### COSA SI CHIEDE
Ricopia parola per parola tutte le voci qui sotto, senza cambiare nulla.

==== ESTRATTI DEL DATASET

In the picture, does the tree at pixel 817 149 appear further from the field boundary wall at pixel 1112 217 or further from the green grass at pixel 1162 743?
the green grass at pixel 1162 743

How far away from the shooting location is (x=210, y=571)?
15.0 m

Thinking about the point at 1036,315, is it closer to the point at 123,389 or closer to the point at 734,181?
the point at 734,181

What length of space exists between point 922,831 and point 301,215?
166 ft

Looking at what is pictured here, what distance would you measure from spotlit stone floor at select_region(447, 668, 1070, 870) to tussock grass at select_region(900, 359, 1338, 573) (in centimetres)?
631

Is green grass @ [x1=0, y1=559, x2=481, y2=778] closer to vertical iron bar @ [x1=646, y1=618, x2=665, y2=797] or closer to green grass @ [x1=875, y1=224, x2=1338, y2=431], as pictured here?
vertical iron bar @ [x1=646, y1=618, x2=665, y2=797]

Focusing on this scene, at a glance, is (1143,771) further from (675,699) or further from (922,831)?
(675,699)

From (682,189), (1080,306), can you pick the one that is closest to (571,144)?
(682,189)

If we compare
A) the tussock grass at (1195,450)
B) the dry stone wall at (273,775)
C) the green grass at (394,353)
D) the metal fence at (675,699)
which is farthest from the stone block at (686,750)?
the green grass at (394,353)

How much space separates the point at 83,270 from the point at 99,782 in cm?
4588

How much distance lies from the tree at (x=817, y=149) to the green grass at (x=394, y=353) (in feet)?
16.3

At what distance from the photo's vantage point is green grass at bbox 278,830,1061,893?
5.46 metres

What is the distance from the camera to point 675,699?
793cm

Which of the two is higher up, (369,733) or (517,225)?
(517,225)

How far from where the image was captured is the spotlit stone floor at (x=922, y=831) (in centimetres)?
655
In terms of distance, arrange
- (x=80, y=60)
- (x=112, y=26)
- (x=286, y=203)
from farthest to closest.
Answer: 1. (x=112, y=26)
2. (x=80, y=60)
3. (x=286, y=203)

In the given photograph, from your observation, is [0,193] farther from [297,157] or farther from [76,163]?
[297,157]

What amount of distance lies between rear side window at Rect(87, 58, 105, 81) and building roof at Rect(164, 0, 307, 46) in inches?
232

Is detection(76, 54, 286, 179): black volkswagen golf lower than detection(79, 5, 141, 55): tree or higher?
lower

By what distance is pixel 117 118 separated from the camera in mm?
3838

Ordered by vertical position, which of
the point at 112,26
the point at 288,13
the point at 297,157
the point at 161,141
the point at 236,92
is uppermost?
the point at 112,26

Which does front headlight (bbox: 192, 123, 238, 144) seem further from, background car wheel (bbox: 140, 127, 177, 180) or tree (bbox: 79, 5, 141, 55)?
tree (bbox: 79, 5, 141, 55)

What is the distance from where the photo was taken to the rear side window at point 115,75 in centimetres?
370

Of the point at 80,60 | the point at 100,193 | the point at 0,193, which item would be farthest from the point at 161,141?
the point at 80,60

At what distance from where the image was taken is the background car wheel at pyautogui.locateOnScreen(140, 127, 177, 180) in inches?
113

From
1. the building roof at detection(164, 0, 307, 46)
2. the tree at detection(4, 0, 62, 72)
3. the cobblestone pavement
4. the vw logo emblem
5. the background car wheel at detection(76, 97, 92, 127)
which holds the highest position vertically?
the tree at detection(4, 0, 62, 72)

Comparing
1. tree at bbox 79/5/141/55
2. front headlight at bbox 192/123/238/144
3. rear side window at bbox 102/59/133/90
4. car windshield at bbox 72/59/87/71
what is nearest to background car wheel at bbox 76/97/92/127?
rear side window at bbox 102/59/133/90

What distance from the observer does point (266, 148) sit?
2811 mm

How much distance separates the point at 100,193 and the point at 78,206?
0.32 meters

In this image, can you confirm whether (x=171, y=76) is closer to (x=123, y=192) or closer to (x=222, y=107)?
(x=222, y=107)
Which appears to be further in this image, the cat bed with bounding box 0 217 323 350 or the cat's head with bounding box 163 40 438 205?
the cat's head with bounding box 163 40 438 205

========

### RISPOSTA ATTESA
In the picture, does the tree at pixel 817 149 appear further from the field boundary wall at pixel 1112 217 or further from the green grass at pixel 1162 743?
the green grass at pixel 1162 743

How far away from the shooting location is (x=210, y=571)?
15.0 m

Thinking about the point at 1036,315, is it closer to the point at 123,389 or closer to the point at 734,181?
the point at 734,181

What length of space exists between point 922,831 and point 301,215?
166 ft

Looking at what is pictured here, what distance would you measure from spotlit stone floor at select_region(447, 668, 1070, 870) to tussock grass at select_region(900, 359, 1338, 573) (in centimetres)?
631

Is green grass @ [x1=0, y1=559, x2=481, y2=778] closer to vertical iron bar @ [x1=646, y1=618, x2=665, y2=797] or closer to green grass @ [x1=875, y1=224, x2=1338, y2=431], as pictured here?
vertical iron bar @ [x1=646, y1=618, x2=665, y2=797]

Focusing on this scene, at a glance, is (1143,771) further from (675,699) or further from (922,831)?
(675,699)

From (682,189), (1080,306), can you pick the one that is closest to (571,144)?
(682,189)

If we compare
A) the tussock grass at (1195,450)
B) the dry stone wall at (273,775)
C) the green grass at (394,353)
D) the metal fence at (675,699)
which is farthest from the stone block at (686,750)?
the green grass at (394,353)

How much space separates the point at 83,270 from the point at 99,782 in cm?
4588

How much distance lies from the tree at (x=817, y=149) to the green grass at (x=394, y=353) (in feet)?
16.3

At what distance from the photo's vantage point is green grass at bbox 278,830,1061,893?
5.46 metres

What is the distance from the camera to point 675,699?
793cm

Which of the two is higher up, (369,733) or (517,225)?
(517,225)

How far from where the image was captured is the spotlit stone floor at (x=922, y=831) (in centimetres)?
655
In terms of distance, arrange
- (x=80, y=60)
- (x=112, y=26)
- (x=286, y=203)
from farthest to closest.
Answer: 1. (x=112, y=26)
2. (x=80, y=60)
3. (x=286, y=203)

In the given photograph, from your observation, is [0,193] farther from [297,157] or farther from [76,163]?
[297,157]

What amount of distance lies between rear side window at Rect(87, 58, 105, 81) and building roof at Rect(164, 0, 307, 46) in inches?
232

Is detection(76, 54, 286, 179): black volkswagen golf lower than detection(79, 5, 141, 55): tree or higher?
lower

By what distance is pixel 117 118 separated from the camera in mm?
3838

Ordered by vertical position, which of
the point at 112,26
the point at 288,13
the point at 297,157
the point at 161,141
the point at 236,92
is uppermost?
the point at 112,26

Which does front headlight (bbox: 192, 123, 238, 144) seem further from, background car wheel (bbox: 140, 127, 177, 180) or tree (bbox: 79, 5, 141, 55)?
tree (bbox: 79, 5, 141, 55)

What is the distance from where the photo was taken to the rear side window at point 115,75 in centimetres?
370

Of the point at 80,60 | the point at 100,193 | the point at 0,193, which item would be farthest from the point at 161,141?
the point at 80,60

At what distance from where the image was taken is the background car wheel at pyautogui.locateOnScreen(140, 127, 177, 180) in inches?
113

From
1. the building roof at detection(164, 0, 307, 46)
2. the tree at detection(4, 0, 62, 72)
3. the cobblestone pavement
4. the vw logo emblem
5. the background car wheel at detection(76, 97, 92, 127)
which holds the highest position vertically?
the tree at detection(4, 0, 62, 72)

Comparing
1. tree at bbox 79/5/141/55
2. front headlight at bbox 192/123/238/144
3. rear side window at bbox 102/59/133/90
4. car windshield at bbox 72/59/87/71
what is nearest to background car wheel at bbox 76/97/92/127?
rear side window at bbox 102/59/133/90

What distance from the observer does point (266, 148) sit?
2811 mm

How much distance separates the point at 100,193 and the point at 78,206?
0.32 meters

In this image, can you confirm whether (x=171, y=76) is closer to (x=123, y=192) or closer to (x=222, y=107)?
(x=222, y=107)
Which appears to be further in this image, the cat bed with bounding box 0 217 323 350 or the cat's head with bounding box 163 40 438 205?
the cat's head with bounding box 163 40 438 205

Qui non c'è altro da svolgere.